More Hope for Fools
It’s one thing to live with zero desire to be respected and it’s another thing to live dishonorably and demand to be respected. Some people are hard to steer, others are hard to motivate, and still others are both yet they love to give advice.
The common denominator, and it is the lowest one, is of persons who are deceiving themselves. They think they are wise, but they may be the only ones who don’t know the truth.
These sorts of fools use proverbs but they are useless, like a lame lan’s legs. They get assignments but they hurt those who send them or hire them. They do the same painful, sickening things over and over, like a dog that returns to his vomit.

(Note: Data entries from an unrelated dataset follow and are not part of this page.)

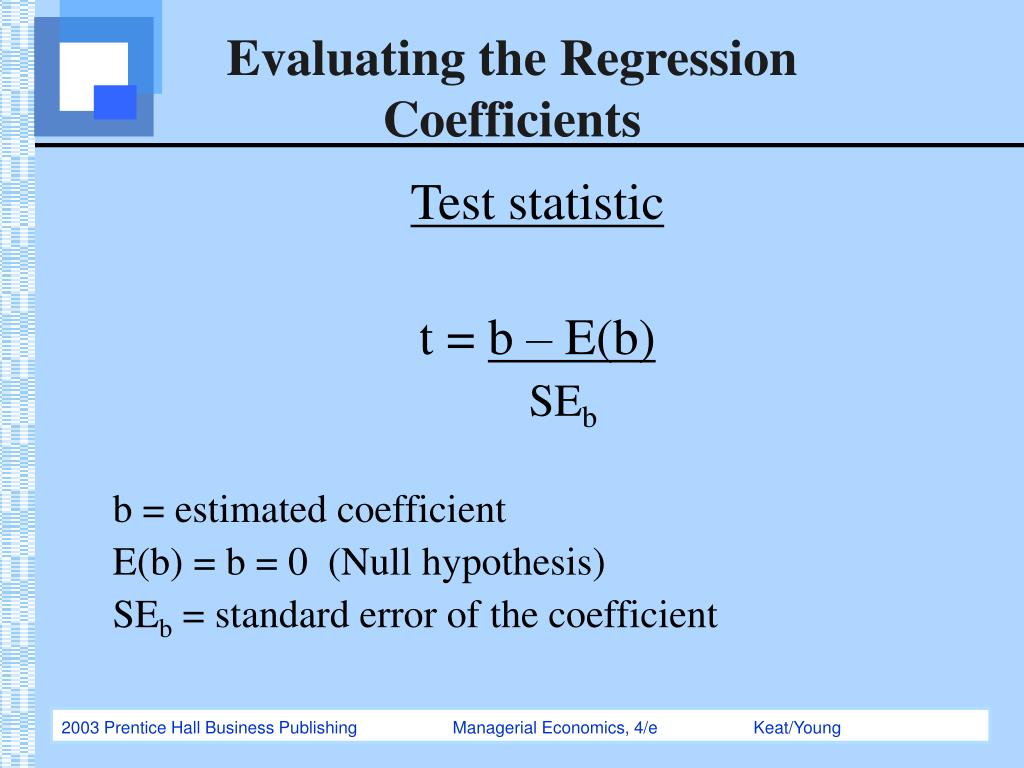 Evaluating the Regression Coefficients

Test statistic

$t = \frac{b - E(b)}{SE_b}$

b = estimated coefficient
E(b) = b = 0 (Null hypothesis)
$SE_b$ = standard error of the coefficient

2003 Prentice Hall Business Publishing Managerial Economics, 4/e Keat/Young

Solomon once took eleven verses to talk about how bad a fool is, only to follow it by saying: “Do you see a man who is wise in his own eyes? There is more hope for a fool than for him” (Proverbs 26:12).
The issue of self-deception is explicitly bad in James 1:22-24. There is a religious person, a person who hangs out with church people and even one who listens to God’s Word, but who cheats himself from the blessing of obedience.
The word “deceive” comes from the idea of catching or ensnaring. To deceive someone else is to try to gain an advantage over them, to deceive oneself is to make-believe something that isn’t true. The only advantage of deceiving oneself is to not have do deal with uncomfortable reality. There’s more hope for fools than deniers.